In a case involving imputed negligence, liability will be imposed on one person for the negligence of another based on the relationship between the parties, or arising from a positive rule of common or statutory law, or contract.

Underlying the doctrine is the notion of authority or control over the alleged wrongdoer.  Thus, the imputation of negligence of one person to another may only be allowed where there exists a relation of master or superior and servant or subordinate or other relationship; this relationship must invoke agency principles or such persons must be cooperating in a common or joint enterprise, or the party to whom negligence is imputed must have the legal right to control the actions of the active tortfeasor.

Essentially the negligence of one person will not be imputed to another unless there exists a legal obligation to respond to the other's fault.  For example, where a person injured by the negligence of an agent or servant seeks to recover from the tortfeasor's principal or master by what amounts to imputing the tortfeasor's actionable negligence to the principal or master, the plaintiff invokes the maxim of respondeat superior.  Similarly, the imputation of negligence to impose vicarious liability of members of joint ventures, those engaged in joint enterprises, and members of partnerships, for the tortious acts of one of their number, or of one of their servants, may be predicated upon the principles governing the liability of a principal for the acts of his or her agent, or of a master for the acts of his or her servant, or on an application of both the rules of agency and of master and servant.

 

Family Relationship 

 

Case law generally holds that negligence will not be imputed solely on the basis of a husband-wife or parent-child relationship.

In like fashion, a son-in-law's negligence is generally not be imputed to the father-in-law where there is no showing that they were engaged in a joint enterprise and the relation does not invoke the principles of agency.

Although as a general rule a parent's negligence will not be imputed to a child, an agency relationship may exist between a parent and child, depending on the nature of the business which the child was conducting at the time of its negligent acts, as where the child is on a family errand.

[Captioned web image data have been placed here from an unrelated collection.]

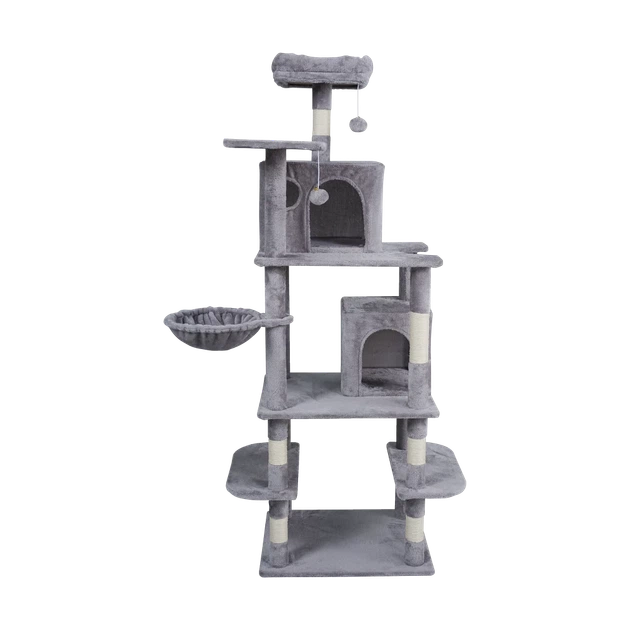 Кігтеточка для котів Rebel 60x49x173 см Gray (5901890130455) - зображення 3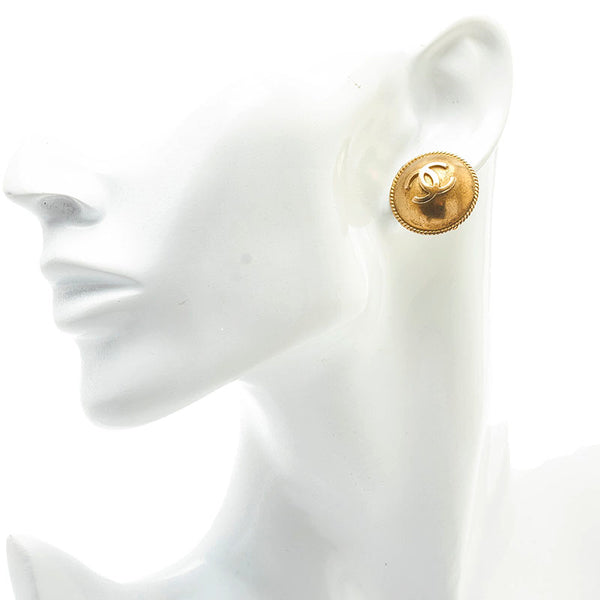 シャネル ココマーク イヤリング ゴールド メッキ レディース CHANEL 【中古】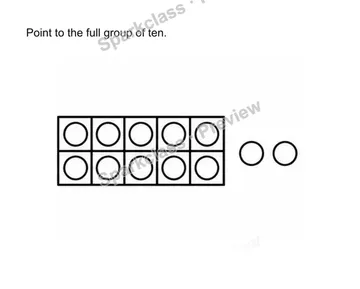 Make one group of ten — Kindergarten problem preview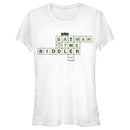 Junior's The Batman Riddler Crossword Puzzle T-Shirt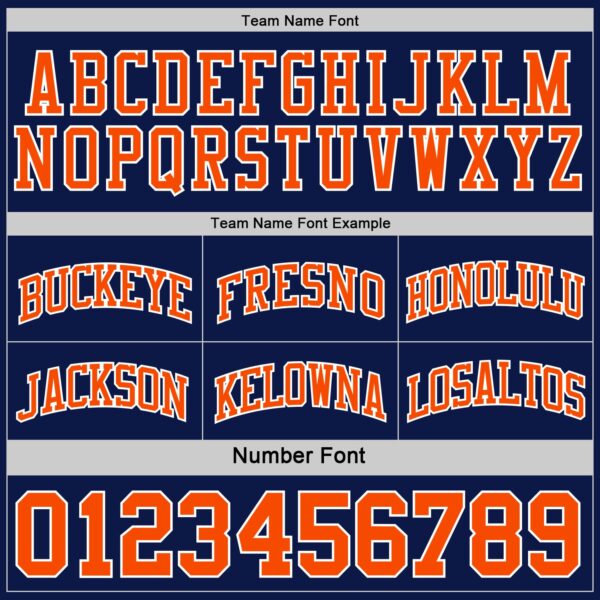 Custom Reversible Navy Orange-White Double Side Sublimation Basketball Suit Jersey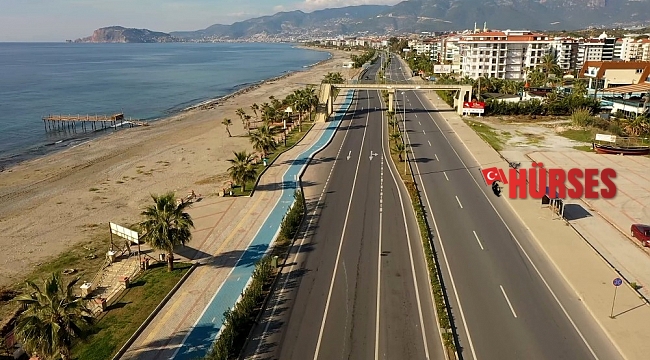 Alanya'da sahil bandı bisiklet yolunun Kestel etabı tamamlandı
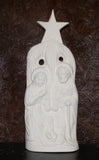 Tall Christmas Nativity Scene Piece Jesus Mary Joseph
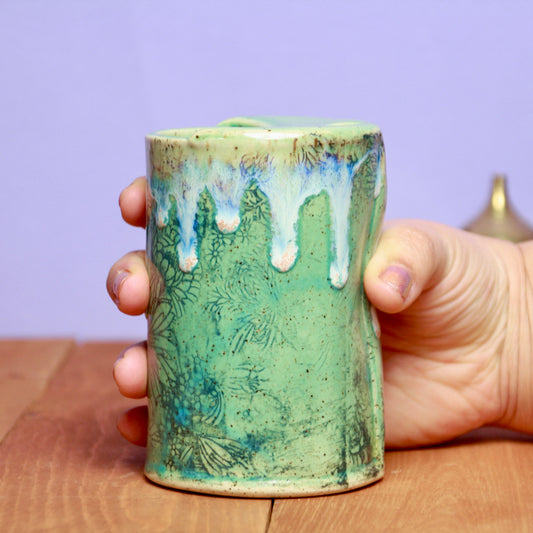 Drippy Flower Travel Tumbler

Also, the negligence of the parent may be imputed to the child where the negligence supersedes the defendant's negligence.

Negligent Control or Supervision

 

Another basis for imposing direct liability is the negligent control or supervision of another, so as to prevent him or her from causing injury, death, or property damage to third persons.

However, there is generally no such duty unless a special relationship exists; between the actual wrongdoer and the one sought to be held liable that imposes a duty, on the latter, to control the wrongdoer's conduct, and between the person sought to be held and the injury victim that gives such injury victim a right to protection.

Furthermore, there must be actual supervision or control over the activity resulting in the injury for negligence to be found.

For example, negligent control or supervision may arise where one is permitted to use an instrumentality that may endanger others if not carefully used, or where parents fail to adequately to control their minor children when they have the opportunity to exercise control and know the necessity of so doing.

This basis for liability may also be imposed where personnel of an institution or other facility fail to control persons in their charge that have dangerous propensities, whether still in custody-control, or that have been released or have escaped.

Joint Venture or Enterprise 

Generally, unless other facts exist, a joint venture will not be grounded upon a mere marital or family relationship for the purpose of imputing the negligence of one spouse or family member to the other.

 

However, the elements of a joint enterprise may apply to married persons; in such a case, caution is exercised in deciding whether a joint enterprise exists, since not all joint excursions engaged in by married persons result in a joint enterprise.

 

While there is some case authority holding that a parent may be held liable on the basis of engagement in a joint enterprise with the child at the time of the accident, the courts have been reluctant to find a joint enterprise in such cases.